Côté pile, elles se disent écolos et engagées en faveur du développement durable. Côté face, elles mènent des activités aussi lucratives que leurs conséquences environnementales et sociales sont néfastes. Elles, ce sont Vinci, la Société générale et Tereos. Elles ne sont pas les seules — loin s'en faut — mais les pires, aux yeux des internautes. Jeudi 17 novembre, elles se sont vu décerner, par les Amis de la Terre, les prix Pinocchio du développement durable, qui récompensent chaque année les plus gros mensonges et les plus graves omissions des entreprises en la matière.

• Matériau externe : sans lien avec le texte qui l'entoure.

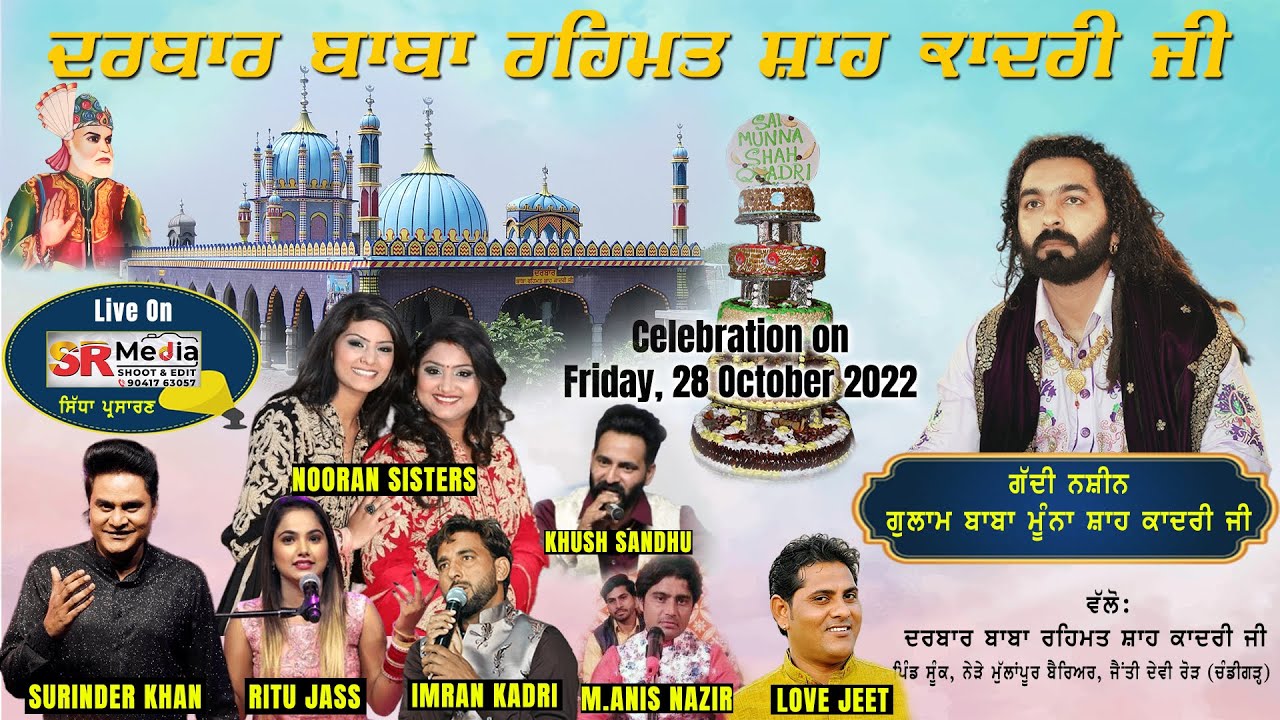 🔴Live - Birthday Celebration of Baba Munna Shah Qadri Ji | JBRSQJ 28 Oct 2022 | SR Media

Dans la catégorie "Plus vert que vert", qui concerne ce que l'on appelle le greenwashing, soit l'écoblanchiment lié à l'usage abusif d'arguments environnementaux dans la publicité et le marketing, c'est Vinci qui remporte la mise. Le géant français du BTP est pointé du doigt en raison du projet d'aéroport Notre-Dame-des-Landes (Loire-Atlantique), dont il est le concessionnaire. La construction de l’aéroport et de ses infrastructures entraînerait le bétonnage de près de 2 000 hectares de terres agricoles fertiles et une perte de biodiversité avec la destruction d’un bocage. "Ce projet suscite une opposition locale depuis près de quarante ans, livre Romain Porcheron, chargé de la campagne sur la responsabilité sociale et environnementale des entreprises aux Amis de la Terre. Or, pour tenter de minimiser ces impacts écologiques négatifs, Vinci a proposé la création d'une Association pour le maintien d'une agriculture paysanne (AMAP) dans l'aéroport et une ferme de démonstration en face des parkings. C'est typiquement une démarche de greenwashing."
La catégorie "Une pour tous, tous pour moi !", elle, dénonce l'entreprise sucrière française Tereos, pour son programme d'agrocarburants au Mozambique. Dans un pays qui fait face à de graves problèmes de sécurité alimentaire, avec 70 % de la population en-dessous du seuil de pauvreté et des émeutes de la faim qui ont causé 13 morts et plus de 300 blessés, la culture d'agrocarburants aggrave encore la situation, les terres arables étant utilisées pour nourrir les voitures d'Européens et non les populations locales. "Un contrat de 100 000 hectares de terres fertiles a été attribué à Tereos pour une durée de 25 ans, avec une possibilité d’extension de 15 000 hectares, et dans des conditions fiscales très avantageuses. L'entreprise dégage ainsi des profits mirobolants alors que la population meurt de faim", déplore Romain Porcheron.
Enfin, la Société Générale remporte le prix "Mains sales, poches pleines", pour son rôle dans le financement de l'énergie nucléaire. La banque française coordonne ainsi un consortium de banques privées qui finance, à hauteur de 1,1 milliard d’euros, la construction du réacteur Angra 3 au Brésil. Un projet de centrale décrié pour ses conditions de sécurité défaillantes et sa localisation — à 130 km à l’ouest de Rio de Janeiro et à 220 km à l’est de Sao Paulo. La Société générale est également pressentie pour participer au financement de la centrale de Jaitapur en Inde, sur un site à la jonction entre trois plaques tectoniques.
Un prix Pinocchio d'honneur a en outre été remis à Total "pour l'ensemble de son action", qu'il s'agisse de l'extraction de sables bitumineux au Canada, de pétrole au Nigeria ou le permis d'exploitation de gaz de schiste que l'entreprise vient de décrocher aux Etats-Unis. "Malgré les nombreux avertissements de la société civile, Total poursuit dans la voie des énergies fossiles néfastes pour l'environnement et la santé", remarque Romain Porcheron.
"Une fois de plus, les prix Pinocchio mettent l'accent sur les décalages entre les discours et la réalité, explique le chargé de mission. Grâce à des budgets en communication colossaux, ces entreprises bénéficient de retombées positives en termes d'image auprès de leurs actionnaires, de leurs clients et des citoyens, alors qu'elles ne s'engagent que sur des grands principes généraux peu opérationnels, et ne sont pas redevables de leurs actes en cas de non-respect de ces approches volontaires. Par ailleurs, elles font payer leurs dégâts aux populations les plus démunies, notamment celles du Sud."
"Les pouvoirs publics français et européens doivent donc encadrer de façon contraignante les activités de ces entreprises", conclut-il.